[INPUT DATA]

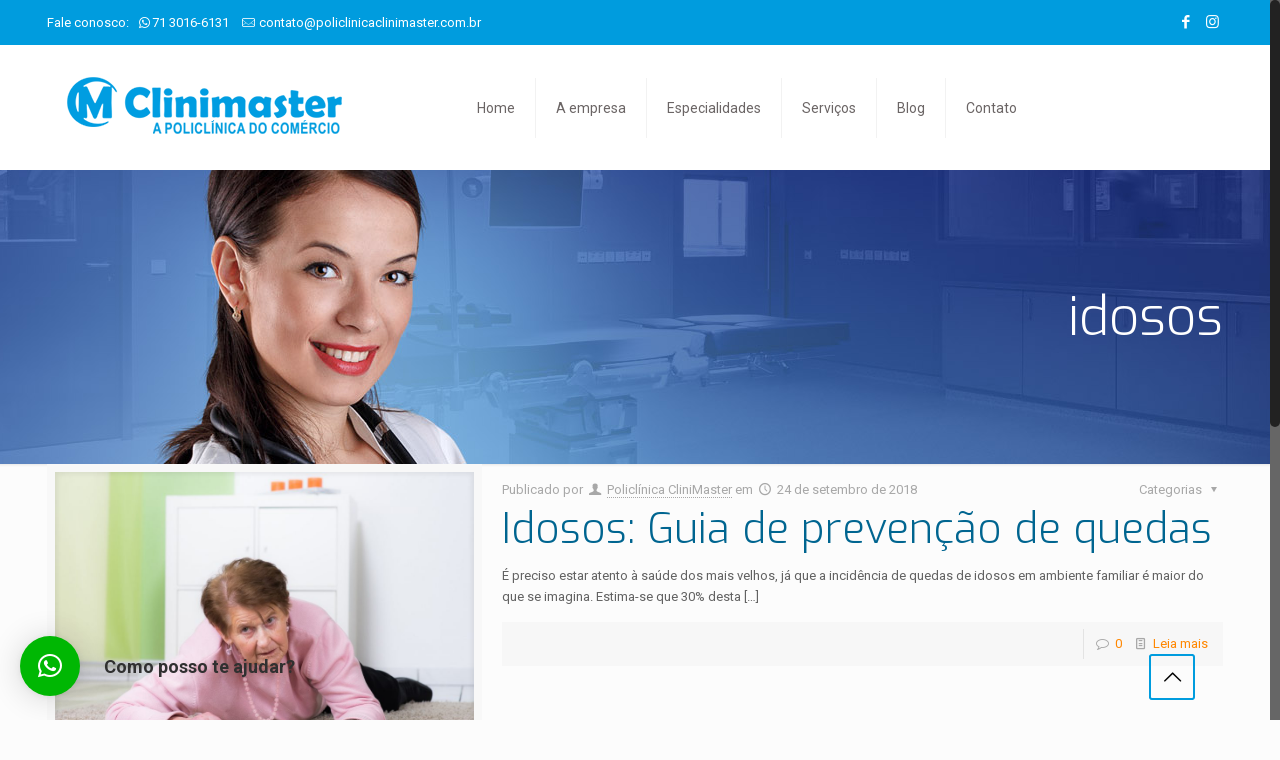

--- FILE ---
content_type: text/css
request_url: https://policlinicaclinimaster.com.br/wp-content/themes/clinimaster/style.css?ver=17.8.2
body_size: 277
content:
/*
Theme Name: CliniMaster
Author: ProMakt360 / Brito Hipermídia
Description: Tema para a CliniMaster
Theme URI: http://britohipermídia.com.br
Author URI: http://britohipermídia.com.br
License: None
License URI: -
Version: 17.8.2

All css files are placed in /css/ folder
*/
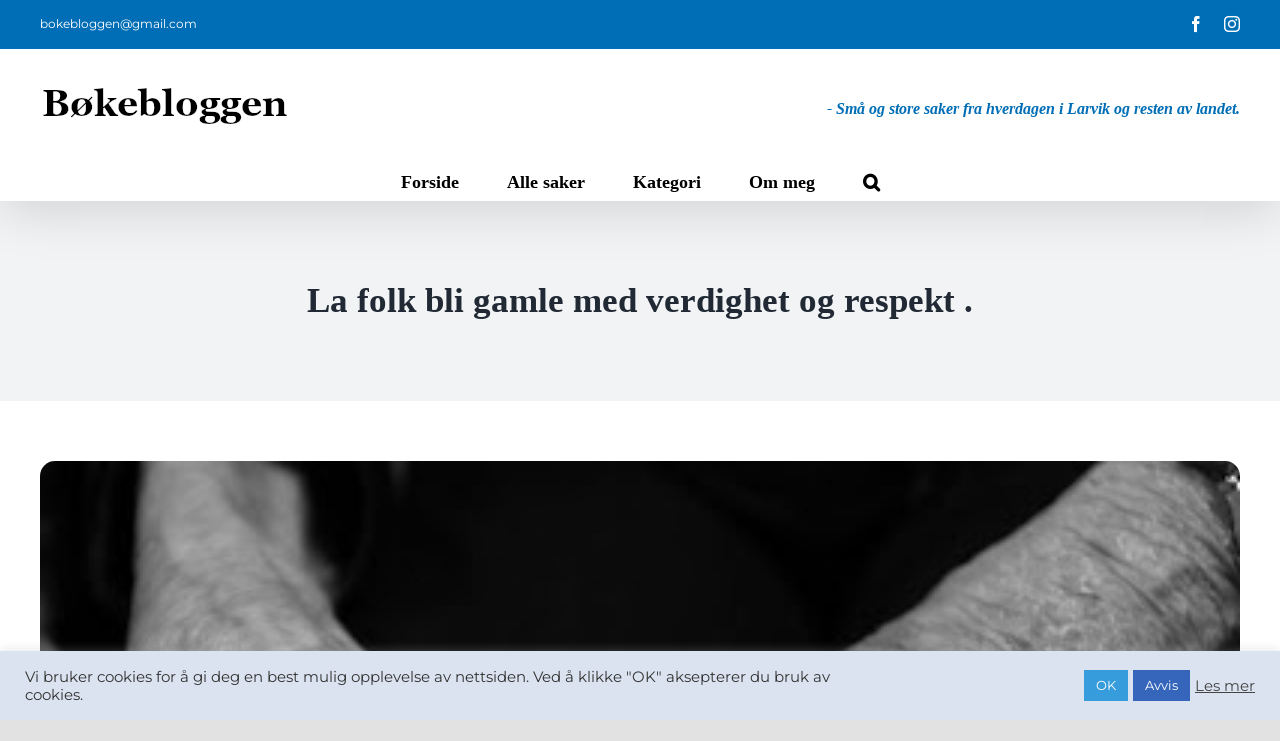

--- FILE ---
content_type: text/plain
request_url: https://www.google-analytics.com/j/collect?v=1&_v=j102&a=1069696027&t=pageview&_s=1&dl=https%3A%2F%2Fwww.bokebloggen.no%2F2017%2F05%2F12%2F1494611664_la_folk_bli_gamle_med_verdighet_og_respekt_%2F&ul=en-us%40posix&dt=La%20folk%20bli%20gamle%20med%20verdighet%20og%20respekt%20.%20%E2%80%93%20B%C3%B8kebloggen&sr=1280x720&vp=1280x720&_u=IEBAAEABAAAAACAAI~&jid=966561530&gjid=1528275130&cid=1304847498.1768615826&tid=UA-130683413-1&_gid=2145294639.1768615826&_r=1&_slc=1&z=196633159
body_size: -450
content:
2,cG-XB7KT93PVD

[/INPUT DATA]

### ASSIGNED TASK
Omit the pictures. Transcribe every record exactly.

### ANSWER TO THIS PROBLEM
--- FILE ---
content_type: text/css
request_url: https://policlinicaclinimaster.com.br/wp-content/themes/clinimaster/style.css?ver=17.8.2
body_size: 277
content:
/*
Theme Name: CliniMaster
Author: ProMakt360 / Brito Hipermídia
Description: Tema para a CliniMaster
Theme URI: http://britohipermídia.com.br
Author URI: http://britohipermídia.com.br
License: None
License URI: -
Version: 17.8.2

All css files are placed in /css/ folder
*/

--- FILE ---
content_type: text/plain
request_url: https://www.google-analytics.com/j/collect?v=1&_v=j102&a=1069696027&t=pageview&_s=1&dl=https%3A%2F%2Fwww.bokebloggen.no%2F2017%2F05%2F12%2F1494611664_la_folk_bli_gamle_med_verdighet_og_respekt_%2F&ul=en-us%40posix&dt=La%20folk%20bli%20gamle%20med%20verdighet%20og%20respekt%20.%20%E2%80%93%20B%C3%B8kebloggen&sr=1280x720&vp=1280x720&_u=IEBAAEABAAAAACAAI~&jid=966561530&gjid=1528275130&cid=1304847498.1768615826&tid=UA-130683413-1&_gid=2145294639.1768615826&_r=1&_slc=1&z=196633159
body_size: -450
content:
2,cG-XB7KT93PVD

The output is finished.